On the Epistemological Qualities of Hegellian Dialectical Thought in the Twentieth Century by Professor Rutger Blenschneitz is a rubbish book because it has a brown cover. Brown covers are rubbish. I hate brown. Plus this book smells like asparagus. Professor Blenschneitz is a terrible writer because he has a silly name.

I enjoyed Cognitive Ethology and Quantum Philosophy: A Radical Comparative Approach by Sir Thomas Miller. This was because the book had some pictures of dogs in it. Dogs are great, aren’t they? They run around loads and they bite my sister. And then when they get wet they shake themselves dry and the wetness goes all over everywhere and everyone gets wet and starts crying. A wonderful book by a preeminent thinker.

Further Investigations into the Inter-Totality of Essence by Gottfried van Dyke went like this: “Dur dur dur dur dur dur dur dur dur dur dur dur dur dur dur dur dur dur dur dur dur dur dur dur dur symbolism.” And then it went like this: “Wah wah wah wah wah wah wah wah wah wah wah wah wah meaning.” And then it went like this: “Dur dur dur dur dur dur dur dur dur dur dur dur dur dur dur dur I smell, signed Gottfried van Poop.”

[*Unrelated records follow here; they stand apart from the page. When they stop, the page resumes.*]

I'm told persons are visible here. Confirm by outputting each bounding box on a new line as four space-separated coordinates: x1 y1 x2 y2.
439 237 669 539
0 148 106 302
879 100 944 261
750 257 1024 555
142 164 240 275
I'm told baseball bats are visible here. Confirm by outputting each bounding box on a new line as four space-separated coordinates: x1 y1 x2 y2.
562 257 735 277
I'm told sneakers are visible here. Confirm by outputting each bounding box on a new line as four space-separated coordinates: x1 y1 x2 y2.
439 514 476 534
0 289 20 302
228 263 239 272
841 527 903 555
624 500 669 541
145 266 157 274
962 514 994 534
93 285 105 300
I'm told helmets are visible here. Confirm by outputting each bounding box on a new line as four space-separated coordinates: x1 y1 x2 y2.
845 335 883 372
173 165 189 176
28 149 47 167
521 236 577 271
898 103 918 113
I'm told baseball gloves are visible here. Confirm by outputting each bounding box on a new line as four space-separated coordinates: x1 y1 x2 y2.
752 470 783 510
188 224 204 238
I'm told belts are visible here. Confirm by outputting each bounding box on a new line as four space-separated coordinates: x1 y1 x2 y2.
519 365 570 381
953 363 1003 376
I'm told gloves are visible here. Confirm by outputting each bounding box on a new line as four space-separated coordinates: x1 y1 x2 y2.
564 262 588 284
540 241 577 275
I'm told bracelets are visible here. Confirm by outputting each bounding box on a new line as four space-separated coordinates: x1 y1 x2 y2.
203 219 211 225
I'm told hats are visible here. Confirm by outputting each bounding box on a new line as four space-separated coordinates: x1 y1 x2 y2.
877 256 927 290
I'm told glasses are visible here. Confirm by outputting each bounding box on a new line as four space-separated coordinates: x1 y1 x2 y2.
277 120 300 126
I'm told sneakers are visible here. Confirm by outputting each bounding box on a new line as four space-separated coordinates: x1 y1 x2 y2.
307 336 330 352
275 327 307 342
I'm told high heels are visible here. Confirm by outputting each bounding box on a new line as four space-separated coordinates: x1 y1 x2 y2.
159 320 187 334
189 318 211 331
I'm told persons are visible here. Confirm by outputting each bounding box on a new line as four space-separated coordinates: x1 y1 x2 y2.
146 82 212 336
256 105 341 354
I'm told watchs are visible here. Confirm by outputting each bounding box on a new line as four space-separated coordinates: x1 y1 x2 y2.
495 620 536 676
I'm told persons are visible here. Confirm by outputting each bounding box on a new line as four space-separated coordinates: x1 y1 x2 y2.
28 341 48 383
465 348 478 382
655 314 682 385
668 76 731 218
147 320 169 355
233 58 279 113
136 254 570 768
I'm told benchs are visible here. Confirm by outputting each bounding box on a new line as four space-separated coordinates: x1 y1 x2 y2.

Professor Jayne Maddox is my favourite philosopher ever. I’ve got all her books, even the really rare ones that nobody else has. Her latest masterpiece, Godel’s Proof of the Incompleteness of Formal Systems and its Implications on the Progress of Science, is amazing, because it has a picture of her on the back cover. I can move the book around and her eyes follow me around. It’s like we’re dancing, Jayne Maddox and I. We’re dancing! Together! And in love!

This is the best book ever.

Finally, The Philosophy of Hannah Montana is an excellent introduction to the world of philosophical thought as told through the popular Disney Channel series. Existentialism, Leibniz’s Monadology, Plato’s Republic, Hume’s problem of induction and Descartes’ famed Cogito argument are all brilliantly explained in terms of Miley Cyrus and chums. Particularly strong is the section on the Philosophy of Language, with special mention being given to Tarski’s T-Scheme, metalanguages and the implication of the existence of paradoxes on formalised language. My only problems with this book are that it doesn’t have any pictures of dogs in it, and Professor Jayne Maddox isn’t on the cover.